━━ 抜粋 ━━

正史三国志を読む

正史三国志を読んだ感想やメモなど

董承と萇奴が曹洪軍を阻んだ、とは?

195年、呂布を破り兗州を平定した曹操
年末に豫州の陳国へと転進。
袁術が置いた陳相の袁嗣を降伏させた(196年1月)。


195年の時点で陳王国は滅んでいた(197年ではなく)、
というのが前回の記事での推測である。


このあとの曹操の動向である。


三国志魏書武帝紀:
建安元年春正月,太祖軍臨武平,袁術所置陳相袁嗣降。
太祖將迎天子,諸將或疑,荀彧、程昱勸之,乃遣曹洪將兵西迎,
衞將軍董承與袁術將萇奴拒險,洪不得進。
汝南、潁川黃巾何儀、劉辟、黃邵、何曼等,眾各數萬,初應袁術,又附孫堅
二月,太祖進軍討破之,斬辟、邵等,儀及其眾皆降。天子拜太祖建德將軍,
夏六月,遷鎮東將軍,封費亭侯。
秋七月,楊奉、韓暹以天子還洛陽,奉別屯梁。太祖遂至洛陽,衞京都,暹遁走。


・1月、袁嗣を降伏させる。
・天子を迎えに曹洪を送るが、董承と萇奴に妨害される。
・2月、汝南、潁川黃巾を討伐。
・7月、天子が洛陽に帰還する。曹操が洛陽に至る。


このあと、献帝が許に入るのは8月である。
ここでの最大の疑問が下記である。


「衞將軍の董承と袁術配下の將の萇奴が険阻な地を盾にして曹洪の進軍を阻んだ」


この一文にはいくつもの謎が混在している


・なぜ董承は曹洪を拒絶したのか
・険阻な地とはどこか
・董承と袁術は協力関係にあったのか
・萇奴とはいったい何者なのか


私の関心は萇奴であるが、
董承についても考えねばいけない。


ここで地図を置いておく。




まず豫州の情勢である。
袁術は陳国まで侵攻していたが
揚州から陳国へは2つの河川が通じている。
汝陰、項を通る潁水と、山桑、譙を通る濄水である。
その流域は袁術が抑えていたはずだ。


そこから西に外れた土地には
許褚と李通がいた。(許褚については推測)
また、豫州の東部であるが、
魯国は徐州の東海王国の封土でもあったので
劉備が抑えていた可能性は高い。
沛県(=小沛)は当然、劉備支配下にあり、
その南方は相県あたりまで支配していたのではないか(推測)。


では梁国はどうだったのか。
後漢末において、まったく存在感のない梁国。


陳国については袁術の軍糧要請を拒絶し、
王と国相が暗殺されたという経緯がある。
これは後漢書資治通鑑では197年のこととしているが、
195年が正しいのではないかというのが私の推測だ。
これから考えると、梁王国もやはり軍糧を要請されたのではないか。
そして要請を受け入れることで、攻撃を忌避できたのではないか。

━━━

■ 課題内容:
上の抜粋から、「そこから西に外れた土地には」で始まり「後漢末において、まったく存在感のない梁国。」まで続く箇所を、一字も変えずに書き写してください。

━━ 抽出データ ━━

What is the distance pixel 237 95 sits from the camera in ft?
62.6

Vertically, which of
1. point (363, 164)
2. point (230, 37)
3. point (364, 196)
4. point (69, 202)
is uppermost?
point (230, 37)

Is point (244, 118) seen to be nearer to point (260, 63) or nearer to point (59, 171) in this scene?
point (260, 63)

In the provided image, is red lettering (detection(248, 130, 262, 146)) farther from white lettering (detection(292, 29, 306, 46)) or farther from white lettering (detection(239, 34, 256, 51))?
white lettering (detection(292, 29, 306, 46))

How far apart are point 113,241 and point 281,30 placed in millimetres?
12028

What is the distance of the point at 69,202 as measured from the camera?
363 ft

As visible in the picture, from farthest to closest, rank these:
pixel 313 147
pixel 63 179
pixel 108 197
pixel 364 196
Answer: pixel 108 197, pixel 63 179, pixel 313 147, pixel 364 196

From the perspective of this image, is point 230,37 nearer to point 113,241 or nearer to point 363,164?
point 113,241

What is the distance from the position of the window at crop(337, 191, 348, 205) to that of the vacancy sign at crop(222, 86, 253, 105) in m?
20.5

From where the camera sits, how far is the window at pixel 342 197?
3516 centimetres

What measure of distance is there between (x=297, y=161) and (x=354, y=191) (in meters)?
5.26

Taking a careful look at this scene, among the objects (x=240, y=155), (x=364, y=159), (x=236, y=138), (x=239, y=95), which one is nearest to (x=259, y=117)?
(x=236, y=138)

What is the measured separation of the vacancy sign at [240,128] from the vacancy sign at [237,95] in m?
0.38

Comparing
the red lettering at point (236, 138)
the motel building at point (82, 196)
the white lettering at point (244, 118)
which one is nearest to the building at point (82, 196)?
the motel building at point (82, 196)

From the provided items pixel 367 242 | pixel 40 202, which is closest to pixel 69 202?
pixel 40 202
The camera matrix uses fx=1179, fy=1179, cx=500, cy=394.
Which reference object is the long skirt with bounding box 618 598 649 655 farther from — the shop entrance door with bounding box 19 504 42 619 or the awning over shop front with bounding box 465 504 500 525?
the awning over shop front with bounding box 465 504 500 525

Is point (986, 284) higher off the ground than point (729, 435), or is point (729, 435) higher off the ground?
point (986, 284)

━━━

■ 回答:
そこから西に外れた土地には
許褚と李通がいた。(許褚については推測)
また、豫州の東部であるが、
魯国は徐州の東海王国の封土でもあったので
劉備が抑えていた可能性は高い。
沛県(=小沛)は当然、劉備支配下にあり、
その南方は相県あたりまで支配していたのではないか(推測)。


では梁国はどうだったのか。
後漢末において、まったく存在感のない梁国。